Justiça
Publicado em 09/07/2024, às 20h48 - Atualizado às 20h49 Cadastrado por Lorena Abreu
A 6ª Turma do Tribunal Regional do Trabalho (TRT) da 3ª Região entendeu que o extravio da Carteira de Trabalho e Previdência Social (CTPS) quando ela está sob posse do Instituto Nacional do Seguro Social (INSS) configura dano moral ao trabalhador. Tal situação põe em risco a obtenção de benefícios trabalhistas, segundo o colegiado. Além disso, é dever legal do Estado assegurar a integridade do que está sob sua guarda, aplicando-se, então, a teoria do risco administrativo.
No caso em concreto analisado pela Turma do TRT, a autarquia foi condenada, em primeiro grau, a pagar R$ 5 mil, por danos morais, uma mulher por ter perdido sua CTPS.

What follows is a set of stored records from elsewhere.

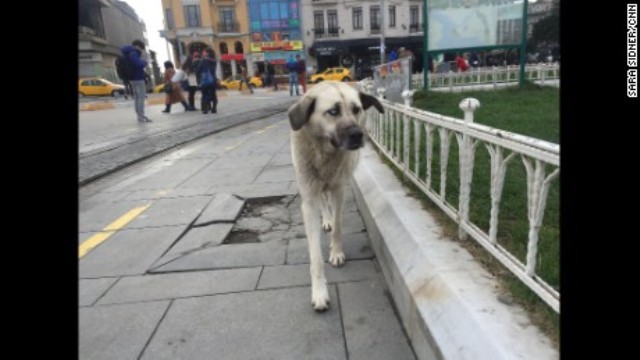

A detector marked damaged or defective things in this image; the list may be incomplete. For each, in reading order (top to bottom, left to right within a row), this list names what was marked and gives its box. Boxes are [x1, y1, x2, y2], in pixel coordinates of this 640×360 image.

pothole in pavement [225, 197, 300, 245]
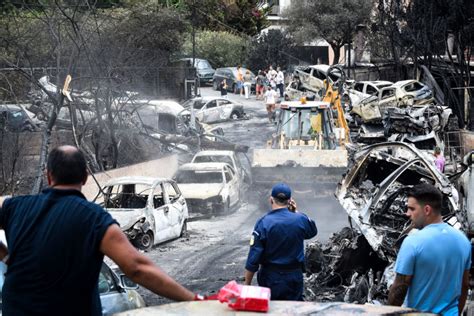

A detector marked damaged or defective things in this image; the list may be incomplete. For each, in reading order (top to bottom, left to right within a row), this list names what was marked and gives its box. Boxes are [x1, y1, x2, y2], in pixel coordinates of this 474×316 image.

burned car [181, 97, 248, 124]
burned car hood [107, 210, 146, 230]
white burned car [96, 177, 189, 251]
burned car [96, 177, 189, 251]
burned car hood [178, 183, 224, 200]
white burned car [174, 163, 241, 215]
burned car [175, 163, 241, 215]
burned car [304, 141, 462, 304]
burnt car wreck [304, 143, 462, 304]
pile of burnt metal [304, 143, 462, 304]
burned car hood [336, 142, 462, 260]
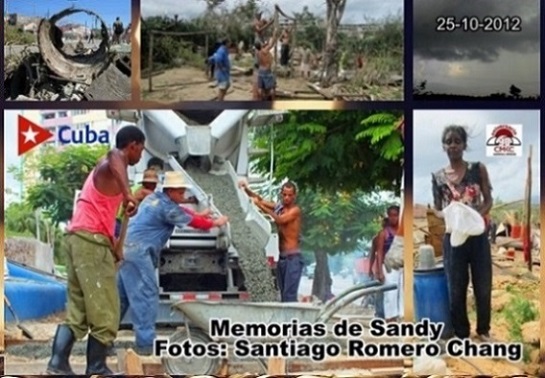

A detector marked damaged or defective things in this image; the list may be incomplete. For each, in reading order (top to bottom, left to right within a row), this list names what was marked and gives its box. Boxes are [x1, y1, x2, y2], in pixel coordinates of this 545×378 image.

damaged metal debris [3, 7, 132, 102]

De acordo com informações do portal Conjur, a mulher cedeu duas carteiras de trabalho ao INSS para instruir um recurso contra o indeferimento de benefício previdenciário. Os documentos deveriam ter sido devolvidos,, o que não ocorreu. Ela, então, precisou ingressar com uma ação previdenciária e, após decisão favorável, passou a receber o benefício.
Em recurso ao TRF-3, o INSS sustentou que não havia provas de que a CTPS da autora da ação estava sob sua posse.
Ao discordar da alegação do INSS, o TRF-3, observou que está consagrado no Direito brasileiro que a responsabilidade civil do Estado é objetiva, nos termos do parágrafo 6º do artigo 37 da Constituição Federal, e se baseia na teoria do risco administrativo, “com exigência da ocorrência de dano, de uma ação administrativa, e o nexo causal entre ambos”. Ele acrescentou que a tese se aplica “mesmo sem haver atuação dos agentes estatais, porque a omissão, neste caso, se iguala a uma conduta comissiva”.
O Tribunal entendeu que fora demonstrado o dano moral sofrido pela parte autora pelo extravio de sua CTPS, além do nexo causal entre a conduta de pouco zelo da autarquia e o prejuízo suportado pela autora. A decisão foi unânime.